▶ _Testo dato_:
+-------+

Condizioni di ambiente politico e sociale certamente complesse e contraddittorie quelle della sua epoca. Vorremmo qui far riferimento a proposito dell’opposizione tra lo spirito calvinista e quello erasmiano: in questa tensione si colloca storicamente il significato della filosofia spinoziana: “un umanesimo sinceramente cristiano e moderatamente classicista formò la trama di questa cultura” (Huinzinga).
Spinoza ebbe una formazione umanistica già prima della sua scomunica dall’ortodossia ebraica e, come già si è detto, assai vasta anche nel campo scientifico, basata sul naturalismo di Lucrezio: è evidente l’aggancio con la filosofia epicurea del “De rerum natura” ed il naturalismo rinascimentale italiano. Ed è in questo approccio filosofico che si formò intorno a lui una comunità che vedeva la divinità, come consideravano Epicuro e Lucrezio, lieta, serena e soprattutto tollerante, sublime serenità e puro pensiero. Comunque lo spinozismo non può, se non artatamente, dividersi dalla corrente etico-religiosa e politica in cui è nato e si è sviluppato.

+-------+

▶ _Dati forniti_:
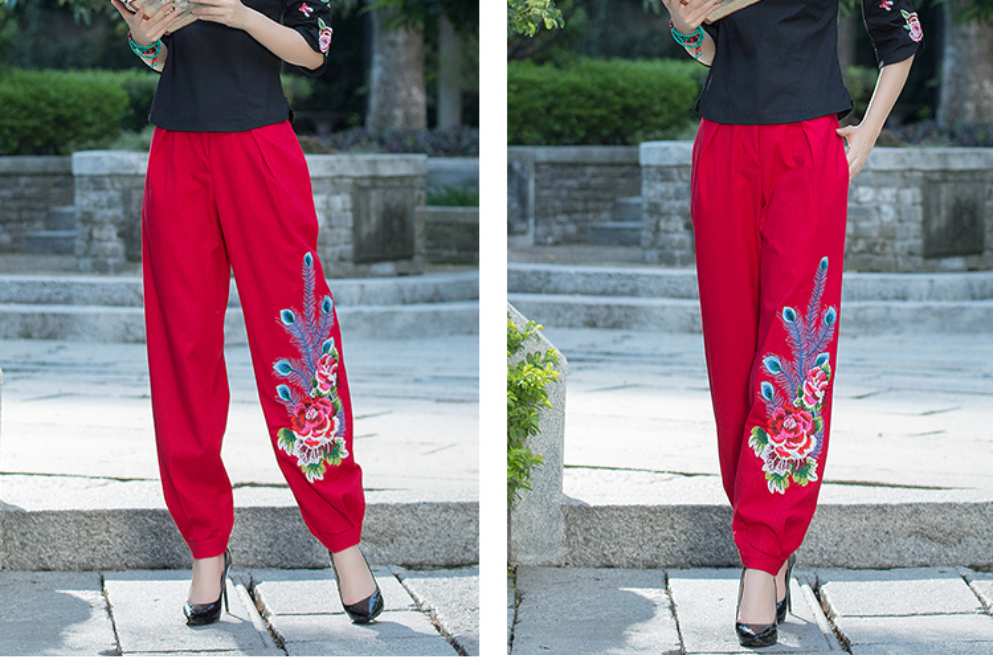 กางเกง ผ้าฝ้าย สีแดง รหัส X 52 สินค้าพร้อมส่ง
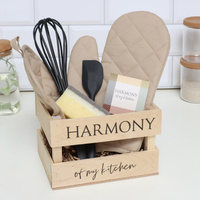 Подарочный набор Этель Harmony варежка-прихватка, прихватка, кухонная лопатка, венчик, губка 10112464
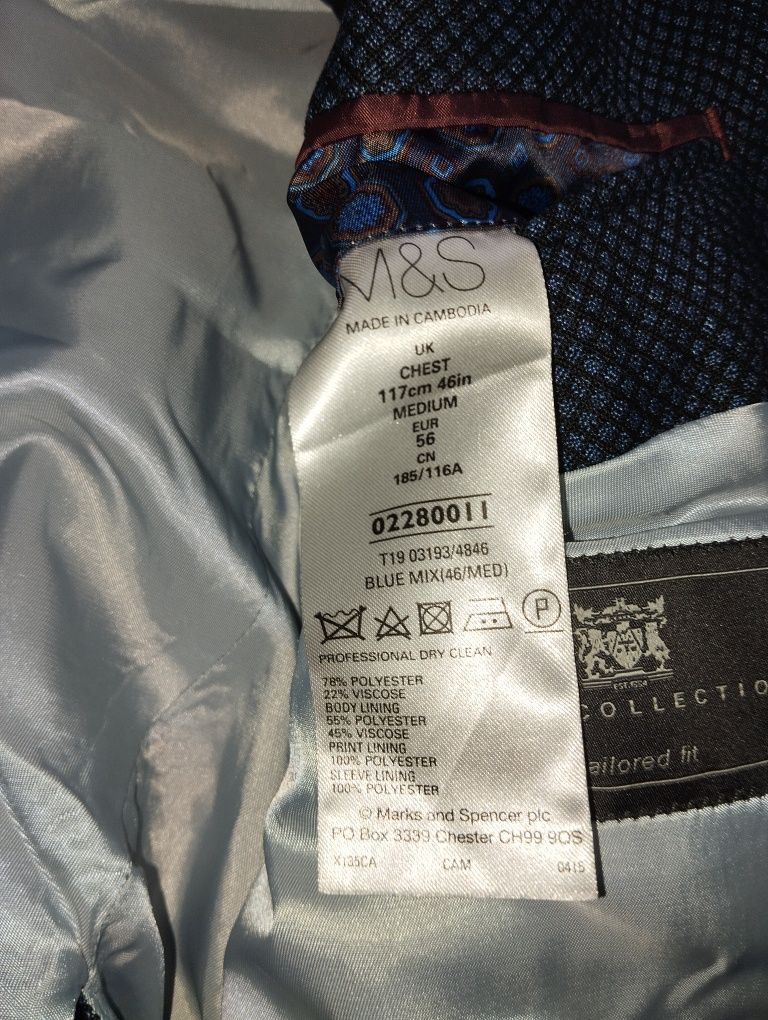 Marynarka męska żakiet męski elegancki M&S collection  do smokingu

+-------+

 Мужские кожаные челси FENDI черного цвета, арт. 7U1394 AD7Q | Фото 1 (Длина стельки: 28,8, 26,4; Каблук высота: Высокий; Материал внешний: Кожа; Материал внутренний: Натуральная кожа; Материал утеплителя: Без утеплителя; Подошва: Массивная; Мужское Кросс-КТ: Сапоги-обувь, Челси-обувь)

+-------+

▶ _Consegna_: Trascrivi senza cambiare nulla il tratto del testo su Spinoza che va da "Spinoza ebbe una" fino a "si è sviluppato.".

▶ _Risultato_:
Spinoza ebbe una formazione umanistica già prima della sua scomunica dall’ortodossia ebraica e, come già si è detto, assai vasta anche nel campo scientifico, basata sul naturalismo di Lucrezio: è evidente l’aggancio con la filosofia epicurea del “De rerum natura” ed il naturalismo rinascimentale italiano. Ed è in questo approccio filosofico che si formò intorno a lui una comunità che vedeva la divinità, come consideravano Epicuro e Lucrezio, lieta, serena e soprattutto tollerante, sublime serenità e puro pensiero. Comunque lo spinozismo non può, se non artatamente, dividersi dalla corrente etico-religiosa e politica in cui è nato e si è sviluppato.